En effet, comme le regrette Jean-Luc Cazettes, président de la CFE-CGC, « le droit d'opposition n'a pas clarifié les relations syndicales : les alliances sont différentes selon les entreprises, et cela contribue à atomiser un peu plus les relations sociales ». Chez Dassault Systèmes (1 600 salariés, dont 90 % de cadres), en octobre dernier, la CGT et la CFDT (respectivement 37 % et 21 % des voix) se sont alliées pour s'opposer à la mise en place d'un Perco, signé par la CGC. « Au niveau intersyndical, les alliances se font désormais au coup par coup, relève Jean-François Foucard, délégué CFE-CGC. Alors que nous avions un partenariat tacite avec la CFDT, elle s'est rapprochée de la CGT ». Depuis trois mois, une section FO a, par ailleurs, été créée par un ex-délégué CGT. « L'objectif est de réduire l'audience de la CGT et de la CFDT aux prochaines élections », analyse Bernard Malzieu, élu CGT.

Opposition intersyndicale

A l'Institut français du pétrole (1 200 salariés), ce sont au contraire la CFDT et la CFE-CGC qui ont fait jouer leur droit d'opposition contre un accord salarial signé par une partie de la CGT (représentant les Oetam), qui «oubliait» les cadres. « Cette décision a déclenché une forte opposition entre les syndicats, d'autant plus que cela montait deux catégories de salariés l'une contre l'autre », souligne Laurent Carrié, délégué syndical CGC. Dans un tel contexte, un DRH qui négocie ne peut plus faire abstraction des possibles stratégies politiques de ses interlocuteurs.

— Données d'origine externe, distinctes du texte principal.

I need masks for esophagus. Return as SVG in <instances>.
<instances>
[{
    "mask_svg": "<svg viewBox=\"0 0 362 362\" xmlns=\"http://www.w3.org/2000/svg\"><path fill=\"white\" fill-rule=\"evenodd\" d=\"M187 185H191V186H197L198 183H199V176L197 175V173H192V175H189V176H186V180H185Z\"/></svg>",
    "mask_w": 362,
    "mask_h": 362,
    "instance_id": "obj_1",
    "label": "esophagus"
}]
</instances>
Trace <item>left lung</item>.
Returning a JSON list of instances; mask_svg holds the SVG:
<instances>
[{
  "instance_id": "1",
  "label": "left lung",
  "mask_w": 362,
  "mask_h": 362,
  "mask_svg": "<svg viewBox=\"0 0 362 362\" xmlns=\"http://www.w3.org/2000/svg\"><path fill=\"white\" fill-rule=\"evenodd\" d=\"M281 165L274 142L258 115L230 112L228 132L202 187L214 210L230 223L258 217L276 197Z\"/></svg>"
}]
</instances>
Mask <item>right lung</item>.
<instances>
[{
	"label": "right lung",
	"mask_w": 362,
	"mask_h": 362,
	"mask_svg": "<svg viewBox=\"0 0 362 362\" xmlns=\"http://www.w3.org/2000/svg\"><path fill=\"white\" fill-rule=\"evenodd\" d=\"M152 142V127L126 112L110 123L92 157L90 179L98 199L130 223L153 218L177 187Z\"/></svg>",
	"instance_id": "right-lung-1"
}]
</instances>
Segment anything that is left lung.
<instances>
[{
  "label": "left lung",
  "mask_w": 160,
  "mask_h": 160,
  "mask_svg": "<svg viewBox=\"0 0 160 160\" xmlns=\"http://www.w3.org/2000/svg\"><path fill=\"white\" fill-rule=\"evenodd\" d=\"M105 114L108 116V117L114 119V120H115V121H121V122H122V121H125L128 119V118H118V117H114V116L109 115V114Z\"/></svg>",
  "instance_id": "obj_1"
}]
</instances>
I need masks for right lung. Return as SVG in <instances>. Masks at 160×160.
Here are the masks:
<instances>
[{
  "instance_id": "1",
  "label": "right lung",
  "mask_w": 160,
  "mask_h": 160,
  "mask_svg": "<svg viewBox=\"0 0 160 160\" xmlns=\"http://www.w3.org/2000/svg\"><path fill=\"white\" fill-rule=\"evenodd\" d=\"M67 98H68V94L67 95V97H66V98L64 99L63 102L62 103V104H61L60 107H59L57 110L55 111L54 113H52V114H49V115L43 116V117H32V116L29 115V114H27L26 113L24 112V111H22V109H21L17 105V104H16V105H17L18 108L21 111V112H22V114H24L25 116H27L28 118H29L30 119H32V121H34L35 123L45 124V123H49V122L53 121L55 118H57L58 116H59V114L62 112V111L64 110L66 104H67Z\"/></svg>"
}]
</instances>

Un véritable « effet pervers de la loi Fillon » pour Yves Desjacques, de Vedior France, qui ne voit pas bien où se trouve l'équilibre du texte : « L'accord majoritaire est censé compenser une liberté de négociation conférée aux entreprises dans des domaines très larges. Mais quelle entreprise pourra véritablement s'écarter des dispositions de branche ? Je postule que cela restera largement théorique, une vue de l'esprit ! »

L'essentiel

1 Depuis un an, la loi Fillon de réforme sur le dialogue social a peu fait évoluer les pratiques des partenaires sociaux, tant au niveau des branches que des entreprises.

2 Seule une branche a adopté le principe de la majorité d'adhésion, pour les accords de branche et les accords d'entreprise.

3 Le droit d'opposition, en revanche, commence à être assez largement utilisé par les syndicats, ce qui peut compliquer les relations intersyndicales.